普通失踪による失踪宣告とは

人がいなくなって、その生死が不明のままですと、相続を開始するわけにもいきませんし、配偶者がいる場合は再婚するわけにもいきません。そこで、ある人が失踪してから一定の期間が経っても生死不明のままの場合には、裁判所に失踪宣告をしてもらうことにより、相続を開始したり、残された人が婚姻などの身分行為をすることが出来るようにしたのが失踪宣告の制度です。

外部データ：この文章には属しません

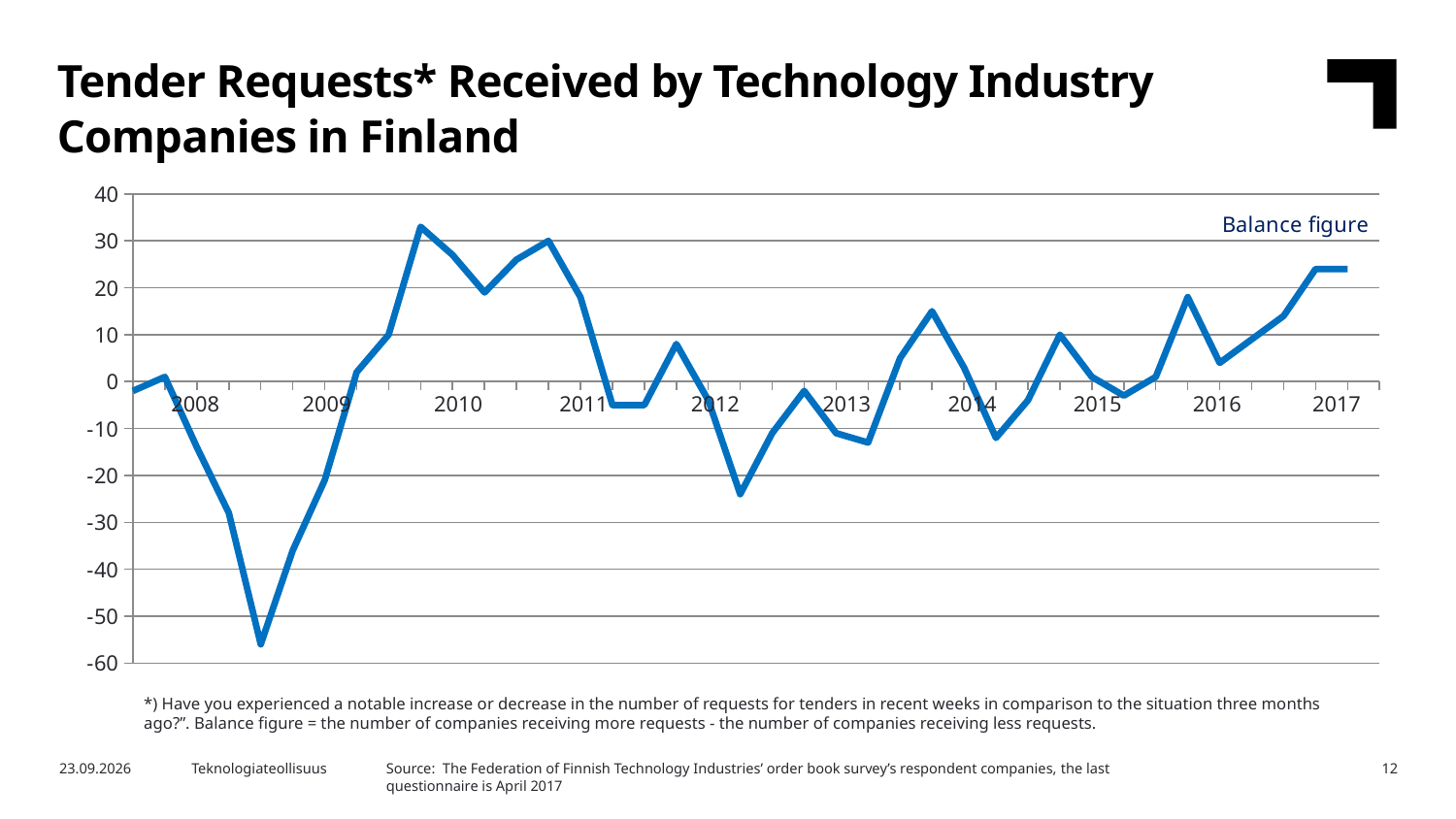
Is the value at the 2010 label greater or less than 20? greater Is the value at the end of the line (2017) greater or less than 20? greater Is the highest point of the line greater or less than 30? greater How many year labels are shown on the x axis? 10 Does the line rise or fall between the 2016 and 2017 labels? rises Does the line rise or fall between the 2008 and 2009 labels? falls What kind of chart is shown on the slide? line chart What is the highest value shown on the y axis? 40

これには普通失踪と特別失踪があり、特別の事情がない失踪の場合には前者になり、7年間継続して生死不明であった場合に裁判所の失踪宣告を得ることが出来ます。失踪した本人は、生存していた場合でも、法律行為を行う能力を法的に奪われるわけではなく、どこか別の場所で、物を買う契約をしたりすることは出来ます。これが出来ないことにしてしまうと、失踪者が失踪後に行った行為が遡及的に無効になり、混乱を招くためです。注意が必要なのは、失踪宣告を得るために必要な7年間の起算点で、いなくなった時ではなく、権限のある者が必要な手続きを行って、その申し立てが認められた時になることです。7年という期間は、決して短いとは言えませんので、将来的に失踪宣告を得て相続を開始したり、新たな生活を送りたい意向がある場合には、出来るだけ早く手続をすると良いでしょう。